- Original language: French
- Written by: Denis Diderot
- Characters: Dorval Clairville Constance Rosalie Lysimond André
- Subject: Family relations
- Genre: Drama
- Setting: Clairville's home

Premiere
- Date: 1757
- Place: France

= Le Fils naturel =

1757 play by Denis Diderot

Le Fils naturel, ou Les épreuves de la vertu (The Natural Son) is a 1757 play by Denis Diderot. Diderot followed the play with a treatise on theatre entitled Entretiens sur le fils naturel; this, and Diderot's other publications on theatre, was largely responsible for the play attaining canonical status.

==Background==
Diderot modeled Le Fils naturel on Carlo Goldoni's Il vero amico, a comedy about two friends who are in love with the same woman, as well as Pierre Corneille's Don Sanche d'Aragon, which shares with Le Fils naturel a sudden twist in the denouement and a similarly named main character. In the third Entretien, Diderot proposed an alternate tragic ending to Le Fils naturel, ending in the protagonist's suicide. It is believed that this was Diderot's original intent for the play, and that because French audiences at the time were resistant to tragic endings, he changed the play's ending to a happier one, concluding with two marriages.

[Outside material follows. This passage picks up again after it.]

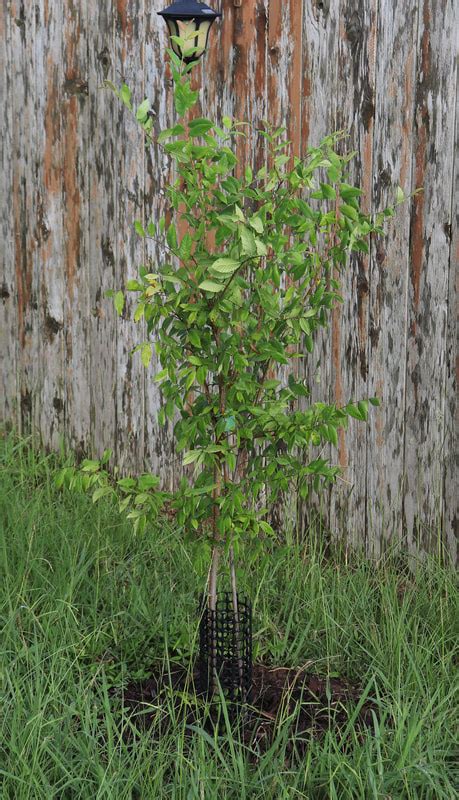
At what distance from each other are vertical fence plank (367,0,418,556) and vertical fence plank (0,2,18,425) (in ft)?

Le Fils naturel was completed in 1757. It is believed that its first staging was in Saint-Germain-en-Laye, at a residence of the Duc d'Ayen, perhaps for a limited, private audience. Later, the play was produced in Baden in 1759, then Hamburg in 1760, then the Paris Comédie-Française on September 26, 1771. This performance was not a success, and even its actors participated reluctantly. Le Fils naturel would not be revived until the 1980s.

The play was translated into Russian in 1788, titled Pobochnyi syn.

==Plot==
Le Fils naturel tells the story of Dorval, a young man of unknown parentage, who is welcomed into the family of Clairville and his widow sister Constance. Rosalie, Clairville's fiancé, also lives there. Dorval and Rosalie fall in love, and Dorval struggles with his love for Rosalie and his respect for Clairville. When Rosalie's father arrives to bless Clairville and Rosalie's marriage, he acknowledges that Dorval is his illegitimate son. Rosalie and Dorval then realize that the love that they share is familial rather than romantic. Rosalie marries Clairville, and Dorval marries Constance.